• _Directions_: Of the entries below, copy only those lines that contain the word "eating".

• _Data excerpts_:

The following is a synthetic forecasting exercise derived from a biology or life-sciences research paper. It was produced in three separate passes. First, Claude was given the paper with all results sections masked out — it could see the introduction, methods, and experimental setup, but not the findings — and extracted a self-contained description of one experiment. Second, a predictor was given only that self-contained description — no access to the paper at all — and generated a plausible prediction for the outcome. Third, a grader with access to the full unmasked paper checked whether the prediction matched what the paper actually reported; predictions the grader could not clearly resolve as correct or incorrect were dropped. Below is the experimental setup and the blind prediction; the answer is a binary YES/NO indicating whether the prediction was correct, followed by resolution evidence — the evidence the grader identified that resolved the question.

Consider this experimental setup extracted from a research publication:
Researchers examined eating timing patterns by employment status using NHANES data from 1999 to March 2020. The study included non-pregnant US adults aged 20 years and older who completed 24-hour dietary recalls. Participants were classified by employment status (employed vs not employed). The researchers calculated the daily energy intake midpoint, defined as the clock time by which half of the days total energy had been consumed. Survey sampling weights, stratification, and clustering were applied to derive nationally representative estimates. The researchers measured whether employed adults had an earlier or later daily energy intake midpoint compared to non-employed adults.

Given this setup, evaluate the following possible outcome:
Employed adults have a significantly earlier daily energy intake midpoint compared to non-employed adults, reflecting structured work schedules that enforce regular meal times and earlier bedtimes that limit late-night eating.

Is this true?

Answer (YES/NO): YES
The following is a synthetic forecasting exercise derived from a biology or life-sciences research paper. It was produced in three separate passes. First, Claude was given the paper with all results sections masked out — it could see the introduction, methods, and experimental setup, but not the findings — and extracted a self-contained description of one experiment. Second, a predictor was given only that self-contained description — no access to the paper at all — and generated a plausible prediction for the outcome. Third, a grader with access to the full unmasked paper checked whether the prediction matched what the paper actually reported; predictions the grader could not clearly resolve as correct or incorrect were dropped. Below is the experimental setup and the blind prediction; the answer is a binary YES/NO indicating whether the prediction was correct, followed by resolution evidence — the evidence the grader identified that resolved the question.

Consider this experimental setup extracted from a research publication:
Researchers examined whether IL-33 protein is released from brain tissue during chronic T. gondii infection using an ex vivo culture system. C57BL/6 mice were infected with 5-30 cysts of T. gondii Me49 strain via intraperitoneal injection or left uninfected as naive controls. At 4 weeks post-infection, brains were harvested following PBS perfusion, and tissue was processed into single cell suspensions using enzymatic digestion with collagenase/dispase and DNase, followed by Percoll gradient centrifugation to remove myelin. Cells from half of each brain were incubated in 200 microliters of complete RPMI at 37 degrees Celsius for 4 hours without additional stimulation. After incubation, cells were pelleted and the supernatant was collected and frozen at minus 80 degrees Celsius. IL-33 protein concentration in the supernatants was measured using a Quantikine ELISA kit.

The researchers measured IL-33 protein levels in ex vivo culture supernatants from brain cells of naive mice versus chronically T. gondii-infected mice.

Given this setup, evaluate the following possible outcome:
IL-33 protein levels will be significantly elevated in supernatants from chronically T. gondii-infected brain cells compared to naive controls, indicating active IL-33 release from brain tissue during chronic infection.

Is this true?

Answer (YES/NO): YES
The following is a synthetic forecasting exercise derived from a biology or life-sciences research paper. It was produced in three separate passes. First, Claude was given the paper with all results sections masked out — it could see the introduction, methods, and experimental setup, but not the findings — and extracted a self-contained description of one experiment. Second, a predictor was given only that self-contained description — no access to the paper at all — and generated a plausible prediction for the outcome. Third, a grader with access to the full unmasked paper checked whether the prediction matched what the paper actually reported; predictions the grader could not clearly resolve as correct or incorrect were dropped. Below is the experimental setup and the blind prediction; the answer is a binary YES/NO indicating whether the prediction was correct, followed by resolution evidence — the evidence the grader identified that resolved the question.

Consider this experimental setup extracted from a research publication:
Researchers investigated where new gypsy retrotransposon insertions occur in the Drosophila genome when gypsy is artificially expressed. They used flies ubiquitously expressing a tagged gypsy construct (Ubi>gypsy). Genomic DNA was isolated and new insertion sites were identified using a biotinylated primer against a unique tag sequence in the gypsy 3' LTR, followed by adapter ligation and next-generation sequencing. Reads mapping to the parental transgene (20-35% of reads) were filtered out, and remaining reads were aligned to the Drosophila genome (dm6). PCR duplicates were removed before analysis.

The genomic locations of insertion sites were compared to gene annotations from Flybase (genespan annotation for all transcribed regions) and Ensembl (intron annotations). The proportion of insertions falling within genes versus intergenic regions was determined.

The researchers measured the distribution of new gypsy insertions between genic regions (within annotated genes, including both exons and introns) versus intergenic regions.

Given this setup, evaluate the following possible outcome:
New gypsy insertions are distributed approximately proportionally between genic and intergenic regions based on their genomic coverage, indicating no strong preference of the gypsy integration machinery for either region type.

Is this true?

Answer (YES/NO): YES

• _Answer to the problem_:
Researchers examined eating timing patterns by employment status using NHANES data from 1999 to March 2020. The study included non-pregnant US adults aged 20 years and older who completed 24-hour dietary recalls. Participants were classified by employment status (employed vs not employed). The researchers calculated the daily energy intake midpoint, defined as the clock time by which half of the days total energy had been consumed. Survey sampling weights, stratification, and clustering were applied to derive nationally representative estimates. The researchers measured whether employed adults had an earlier or later daily energy intake midpoint compared to non-employed adults.
Employed adults have a significantly earlier daily energy intake midpoint compared to non-employed adults, reflecting structured work schedules that enforce regular meal times and earlier bedtimes that limit late-night eating.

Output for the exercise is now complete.